** Records to process follows **

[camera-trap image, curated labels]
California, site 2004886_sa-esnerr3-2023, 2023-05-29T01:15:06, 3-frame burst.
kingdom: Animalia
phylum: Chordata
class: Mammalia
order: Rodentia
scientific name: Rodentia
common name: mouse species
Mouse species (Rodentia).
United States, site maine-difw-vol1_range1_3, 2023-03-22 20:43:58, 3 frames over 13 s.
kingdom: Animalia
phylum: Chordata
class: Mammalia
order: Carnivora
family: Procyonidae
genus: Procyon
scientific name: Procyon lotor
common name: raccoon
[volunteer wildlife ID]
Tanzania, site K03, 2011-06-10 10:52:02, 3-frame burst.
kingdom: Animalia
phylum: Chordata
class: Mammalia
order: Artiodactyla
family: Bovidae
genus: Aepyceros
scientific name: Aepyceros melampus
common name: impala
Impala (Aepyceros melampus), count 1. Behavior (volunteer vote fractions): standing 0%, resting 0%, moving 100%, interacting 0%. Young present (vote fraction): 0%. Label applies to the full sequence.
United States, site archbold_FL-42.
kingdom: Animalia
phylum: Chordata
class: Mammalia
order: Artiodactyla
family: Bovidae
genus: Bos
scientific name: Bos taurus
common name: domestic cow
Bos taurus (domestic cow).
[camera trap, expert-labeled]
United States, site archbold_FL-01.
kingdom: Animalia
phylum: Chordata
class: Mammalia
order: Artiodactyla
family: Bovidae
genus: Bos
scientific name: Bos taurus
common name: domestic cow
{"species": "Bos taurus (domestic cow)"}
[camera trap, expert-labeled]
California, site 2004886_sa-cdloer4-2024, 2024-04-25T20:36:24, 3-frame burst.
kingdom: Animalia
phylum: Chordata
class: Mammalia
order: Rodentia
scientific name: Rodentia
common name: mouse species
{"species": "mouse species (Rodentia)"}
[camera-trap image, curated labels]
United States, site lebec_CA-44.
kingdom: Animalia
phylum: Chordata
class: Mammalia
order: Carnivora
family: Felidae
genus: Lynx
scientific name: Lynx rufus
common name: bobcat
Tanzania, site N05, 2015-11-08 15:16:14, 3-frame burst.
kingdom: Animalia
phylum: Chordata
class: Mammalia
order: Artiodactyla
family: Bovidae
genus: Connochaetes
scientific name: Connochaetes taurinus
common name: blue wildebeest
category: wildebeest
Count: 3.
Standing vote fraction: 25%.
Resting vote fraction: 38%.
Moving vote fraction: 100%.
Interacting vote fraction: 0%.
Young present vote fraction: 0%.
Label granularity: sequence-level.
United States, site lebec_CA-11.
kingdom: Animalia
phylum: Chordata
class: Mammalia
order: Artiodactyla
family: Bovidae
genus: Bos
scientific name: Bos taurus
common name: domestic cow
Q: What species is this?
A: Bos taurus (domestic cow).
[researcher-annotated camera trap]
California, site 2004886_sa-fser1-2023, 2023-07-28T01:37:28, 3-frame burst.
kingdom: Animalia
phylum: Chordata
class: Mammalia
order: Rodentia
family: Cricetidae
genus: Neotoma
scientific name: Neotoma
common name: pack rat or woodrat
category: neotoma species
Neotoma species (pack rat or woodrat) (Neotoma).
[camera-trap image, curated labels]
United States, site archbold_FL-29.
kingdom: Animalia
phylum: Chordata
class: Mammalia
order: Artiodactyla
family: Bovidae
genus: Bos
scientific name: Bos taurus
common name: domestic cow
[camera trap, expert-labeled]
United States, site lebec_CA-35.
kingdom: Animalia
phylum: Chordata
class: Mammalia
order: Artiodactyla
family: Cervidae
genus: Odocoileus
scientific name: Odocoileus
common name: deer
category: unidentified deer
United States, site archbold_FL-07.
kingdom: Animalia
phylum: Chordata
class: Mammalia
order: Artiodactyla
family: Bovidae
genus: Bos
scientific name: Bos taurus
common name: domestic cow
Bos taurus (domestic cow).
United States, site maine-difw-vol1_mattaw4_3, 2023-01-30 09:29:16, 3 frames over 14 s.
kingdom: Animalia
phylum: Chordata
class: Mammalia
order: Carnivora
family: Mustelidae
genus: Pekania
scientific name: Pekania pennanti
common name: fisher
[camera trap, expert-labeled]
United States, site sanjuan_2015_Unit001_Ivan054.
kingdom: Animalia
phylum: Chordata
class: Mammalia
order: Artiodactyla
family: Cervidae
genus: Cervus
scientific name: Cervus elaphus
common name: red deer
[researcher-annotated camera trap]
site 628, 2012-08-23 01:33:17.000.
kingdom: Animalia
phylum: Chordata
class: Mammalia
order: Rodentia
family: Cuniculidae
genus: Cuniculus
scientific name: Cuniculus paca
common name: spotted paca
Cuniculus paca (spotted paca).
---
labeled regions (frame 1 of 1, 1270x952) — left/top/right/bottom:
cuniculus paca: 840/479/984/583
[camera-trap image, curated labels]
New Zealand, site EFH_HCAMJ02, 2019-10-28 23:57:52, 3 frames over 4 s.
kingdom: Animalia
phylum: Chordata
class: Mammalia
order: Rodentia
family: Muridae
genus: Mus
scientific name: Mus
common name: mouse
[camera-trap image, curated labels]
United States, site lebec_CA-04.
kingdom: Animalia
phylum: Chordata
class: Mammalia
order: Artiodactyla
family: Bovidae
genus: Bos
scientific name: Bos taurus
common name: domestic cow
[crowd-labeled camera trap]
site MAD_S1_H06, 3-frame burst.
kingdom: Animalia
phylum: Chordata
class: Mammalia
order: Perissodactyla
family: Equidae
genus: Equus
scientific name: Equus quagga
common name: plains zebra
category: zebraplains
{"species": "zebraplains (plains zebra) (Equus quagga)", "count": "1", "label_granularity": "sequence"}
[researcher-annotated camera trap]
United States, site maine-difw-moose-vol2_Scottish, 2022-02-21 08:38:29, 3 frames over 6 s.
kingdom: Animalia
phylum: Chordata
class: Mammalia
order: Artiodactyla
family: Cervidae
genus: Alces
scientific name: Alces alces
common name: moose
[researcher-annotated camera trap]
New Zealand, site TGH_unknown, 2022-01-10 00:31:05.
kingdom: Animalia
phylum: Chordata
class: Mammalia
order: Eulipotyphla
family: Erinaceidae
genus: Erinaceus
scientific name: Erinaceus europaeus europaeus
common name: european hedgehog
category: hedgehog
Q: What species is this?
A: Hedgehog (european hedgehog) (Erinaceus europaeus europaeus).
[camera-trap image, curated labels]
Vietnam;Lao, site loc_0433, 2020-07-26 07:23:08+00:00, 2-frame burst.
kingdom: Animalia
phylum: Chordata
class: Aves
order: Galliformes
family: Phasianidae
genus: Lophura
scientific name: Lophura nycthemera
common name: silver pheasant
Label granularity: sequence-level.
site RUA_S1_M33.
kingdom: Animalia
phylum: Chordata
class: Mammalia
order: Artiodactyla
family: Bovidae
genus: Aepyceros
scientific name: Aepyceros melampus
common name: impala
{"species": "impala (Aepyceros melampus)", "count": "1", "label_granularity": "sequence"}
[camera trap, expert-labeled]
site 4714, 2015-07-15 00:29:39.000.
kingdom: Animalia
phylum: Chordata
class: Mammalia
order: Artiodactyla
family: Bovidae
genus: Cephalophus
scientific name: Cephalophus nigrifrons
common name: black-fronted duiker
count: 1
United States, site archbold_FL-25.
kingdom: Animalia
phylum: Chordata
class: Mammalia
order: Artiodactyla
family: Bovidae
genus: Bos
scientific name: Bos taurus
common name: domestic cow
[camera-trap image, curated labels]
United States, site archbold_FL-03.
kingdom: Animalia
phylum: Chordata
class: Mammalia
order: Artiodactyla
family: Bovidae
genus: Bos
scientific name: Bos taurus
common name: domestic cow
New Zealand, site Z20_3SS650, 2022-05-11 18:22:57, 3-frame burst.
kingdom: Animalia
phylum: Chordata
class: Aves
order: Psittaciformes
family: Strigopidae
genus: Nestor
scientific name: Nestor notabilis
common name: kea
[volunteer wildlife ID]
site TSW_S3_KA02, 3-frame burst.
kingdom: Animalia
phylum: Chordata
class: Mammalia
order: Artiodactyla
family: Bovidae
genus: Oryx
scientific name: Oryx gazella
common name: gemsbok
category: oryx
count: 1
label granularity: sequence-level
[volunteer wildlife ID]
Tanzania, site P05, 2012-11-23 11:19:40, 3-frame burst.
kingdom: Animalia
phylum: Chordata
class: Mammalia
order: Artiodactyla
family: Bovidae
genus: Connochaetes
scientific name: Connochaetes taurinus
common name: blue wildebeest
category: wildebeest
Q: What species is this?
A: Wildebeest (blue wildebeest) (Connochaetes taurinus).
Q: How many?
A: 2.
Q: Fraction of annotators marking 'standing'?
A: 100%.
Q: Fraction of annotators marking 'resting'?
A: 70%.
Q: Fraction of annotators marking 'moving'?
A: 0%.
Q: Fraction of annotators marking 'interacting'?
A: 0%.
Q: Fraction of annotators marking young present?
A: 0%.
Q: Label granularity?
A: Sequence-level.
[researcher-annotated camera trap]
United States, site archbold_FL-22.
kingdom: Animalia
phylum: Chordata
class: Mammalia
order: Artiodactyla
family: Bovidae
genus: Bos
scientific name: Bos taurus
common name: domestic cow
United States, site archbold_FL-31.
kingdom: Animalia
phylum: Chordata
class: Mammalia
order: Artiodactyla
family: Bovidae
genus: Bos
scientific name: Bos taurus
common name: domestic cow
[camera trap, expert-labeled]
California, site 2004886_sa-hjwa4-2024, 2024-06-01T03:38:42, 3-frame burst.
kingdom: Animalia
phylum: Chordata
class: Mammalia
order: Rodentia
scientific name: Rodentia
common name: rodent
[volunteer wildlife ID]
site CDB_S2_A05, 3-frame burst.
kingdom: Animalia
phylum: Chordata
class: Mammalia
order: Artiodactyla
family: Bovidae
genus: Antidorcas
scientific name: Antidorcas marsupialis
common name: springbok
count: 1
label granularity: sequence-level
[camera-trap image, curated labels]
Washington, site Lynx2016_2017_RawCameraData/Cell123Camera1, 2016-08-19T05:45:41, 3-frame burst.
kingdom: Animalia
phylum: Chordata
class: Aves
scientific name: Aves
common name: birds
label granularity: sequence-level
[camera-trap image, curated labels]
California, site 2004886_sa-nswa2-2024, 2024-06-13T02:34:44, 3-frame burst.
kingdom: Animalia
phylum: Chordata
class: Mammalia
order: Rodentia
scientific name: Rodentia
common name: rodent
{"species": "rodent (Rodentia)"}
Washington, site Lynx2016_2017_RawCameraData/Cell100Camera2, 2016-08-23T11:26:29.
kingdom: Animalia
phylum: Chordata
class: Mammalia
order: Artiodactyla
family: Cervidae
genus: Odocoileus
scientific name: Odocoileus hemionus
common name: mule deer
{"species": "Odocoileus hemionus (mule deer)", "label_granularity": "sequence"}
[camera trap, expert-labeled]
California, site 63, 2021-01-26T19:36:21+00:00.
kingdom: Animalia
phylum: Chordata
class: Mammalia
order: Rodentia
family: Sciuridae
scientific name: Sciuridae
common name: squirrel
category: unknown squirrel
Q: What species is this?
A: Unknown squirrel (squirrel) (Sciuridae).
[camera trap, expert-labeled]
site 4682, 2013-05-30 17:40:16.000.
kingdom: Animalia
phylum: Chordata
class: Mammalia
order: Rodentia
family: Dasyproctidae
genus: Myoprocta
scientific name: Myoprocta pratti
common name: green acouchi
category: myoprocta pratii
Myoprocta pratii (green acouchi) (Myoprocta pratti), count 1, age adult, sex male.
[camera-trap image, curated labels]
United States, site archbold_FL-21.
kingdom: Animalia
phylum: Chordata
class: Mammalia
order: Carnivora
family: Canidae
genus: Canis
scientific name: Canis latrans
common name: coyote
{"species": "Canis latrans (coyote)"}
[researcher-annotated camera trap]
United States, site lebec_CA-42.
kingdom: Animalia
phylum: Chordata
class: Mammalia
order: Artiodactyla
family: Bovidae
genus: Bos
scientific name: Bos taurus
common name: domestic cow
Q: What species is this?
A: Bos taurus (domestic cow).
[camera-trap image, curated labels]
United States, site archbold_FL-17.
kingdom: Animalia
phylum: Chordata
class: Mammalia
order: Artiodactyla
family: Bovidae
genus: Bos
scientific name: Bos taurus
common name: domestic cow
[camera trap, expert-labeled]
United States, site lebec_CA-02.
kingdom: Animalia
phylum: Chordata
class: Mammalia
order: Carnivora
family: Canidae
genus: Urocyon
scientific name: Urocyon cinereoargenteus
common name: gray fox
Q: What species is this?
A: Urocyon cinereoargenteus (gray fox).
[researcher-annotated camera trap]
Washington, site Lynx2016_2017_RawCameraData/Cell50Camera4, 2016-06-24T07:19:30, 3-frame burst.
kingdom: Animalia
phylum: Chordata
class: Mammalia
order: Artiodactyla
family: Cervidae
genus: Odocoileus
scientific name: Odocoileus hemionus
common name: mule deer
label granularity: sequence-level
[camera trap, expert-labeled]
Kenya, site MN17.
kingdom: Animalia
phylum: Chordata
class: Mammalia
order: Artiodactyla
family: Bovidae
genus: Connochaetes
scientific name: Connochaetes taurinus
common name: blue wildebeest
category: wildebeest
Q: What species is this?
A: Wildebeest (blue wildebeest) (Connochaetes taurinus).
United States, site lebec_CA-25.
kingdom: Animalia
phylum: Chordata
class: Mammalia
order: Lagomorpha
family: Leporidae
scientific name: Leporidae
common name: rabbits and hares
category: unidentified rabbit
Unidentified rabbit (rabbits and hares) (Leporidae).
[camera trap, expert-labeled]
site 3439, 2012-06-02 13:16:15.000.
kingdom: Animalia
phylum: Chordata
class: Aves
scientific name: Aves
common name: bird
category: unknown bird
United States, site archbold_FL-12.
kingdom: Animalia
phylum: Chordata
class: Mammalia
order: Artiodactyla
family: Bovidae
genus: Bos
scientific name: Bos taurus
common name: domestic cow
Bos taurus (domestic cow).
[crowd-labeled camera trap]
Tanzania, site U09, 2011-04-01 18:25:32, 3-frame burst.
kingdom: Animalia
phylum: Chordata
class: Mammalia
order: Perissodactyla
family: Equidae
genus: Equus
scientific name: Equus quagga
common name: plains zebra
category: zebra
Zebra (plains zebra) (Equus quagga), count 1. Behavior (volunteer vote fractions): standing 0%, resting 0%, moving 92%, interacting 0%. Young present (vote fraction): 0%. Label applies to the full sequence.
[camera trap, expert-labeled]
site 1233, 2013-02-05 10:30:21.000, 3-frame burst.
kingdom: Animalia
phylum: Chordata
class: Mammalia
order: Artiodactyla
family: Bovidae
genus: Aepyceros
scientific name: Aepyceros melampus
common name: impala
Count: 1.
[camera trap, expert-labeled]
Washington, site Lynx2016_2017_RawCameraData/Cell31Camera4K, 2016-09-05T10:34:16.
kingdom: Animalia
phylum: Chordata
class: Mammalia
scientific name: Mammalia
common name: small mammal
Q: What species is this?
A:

** End of Records to process **

> [Instructions for the task]
When you reach the line that contains "Moving vote fraction: 100%.", stop; output it and every line before it from the start of the data, exactly as written.

> [Result below]
[camera-trap image, curated labels]
California, site 2004886_sa-esnerr3-2023, 2023-05-29T01:15:06, 3-frame burst.
kingdom: Animalia
phylum: Chordata
class: Mammalia
order: Rodentia
scientific name: Rodentia
common name: mouse species
Mouse species (Rodentia).
United States, site maine-difw-vol1_range1_3, 2023-03-22 20:43:58, 3 frames over 13 s.
kingdom: Animalia
phylum: Chordata
class: Mammalia
order: Carnivora
family: Procyonidae
genus: Procyon
scientific name: Procyon lotor
common name: raccoon
[volunteer wildlife ID]
Tanzania, site K03, 2011-06-10 10:52:02, 3-frame burst.
kingdom: Animalia
phylum: Chordata
class: Mammalia
order: Artiodactyla
family: Bovidae
genus: Aepyceros
scientific name: Aepyceros melampus
common name: impala
Impala (Aepyceros melampus), count 1. Behavior (volunteer vote fractions): standing 0%, resting 0%, moving 100%, interacting 0%. Young present (vote fraction): 0%. Label applies to the full sequence.
United States, site archbold_FL-42.
kingdom: Animalia
phylum: Chordata
class: Mammalia
order: Artiodactyla
family: Bovidae
genus: Bos
scientific name: Bos taurus
common name: domestic cow
Bos taurus (domestic cow).
[camera trap, expert-labeled]
United States, site archbold_FL-01.
kingdom: Animalia
phylum: Chordata
class: Mammalia
order: Artiodactyla
family: Bovidae
genus: Bos
scientific name: Bos taurus
common name: domestic cow
{"species": "Bos taurus (domestic cow)"}
[camera trap, expert-labeled]
California, site 2004886_sa-cdloer4-2024, 2024-04-25T20:36:24, 3-frame burst.
kingdom: Animalia
phylum: Chordata
class: Mammalia
order: Rodentia
scientific name: Rodentia
common name: mouse species
{"species": "mouse species (Rodentia)"}
[camera-trap image, curated labels]
United States, site lebec_CA-44.
kingdom: Animalia
phylum: Chordata
class: Mammalia
order: Carnivora
family: Felidae
genus: Lynx
scientific name: Lynx rufus
common name: bobcat
Tanzania, site N05, 2015-11-08 15:16:14, 3-frame burst.
kingdom: Animalia
phylum: Chordata
class: Mammalia
order: Artiodactyla
family: Bovidae
genus: Connochaetes
scientific name: Connochaetes taurinus
common name: blue wildebeest
category: wildebeest
Count: 3.
Standing vote fraction: 25%.
Resting vote fraction: 38%.
Moving vote fraction: 100%.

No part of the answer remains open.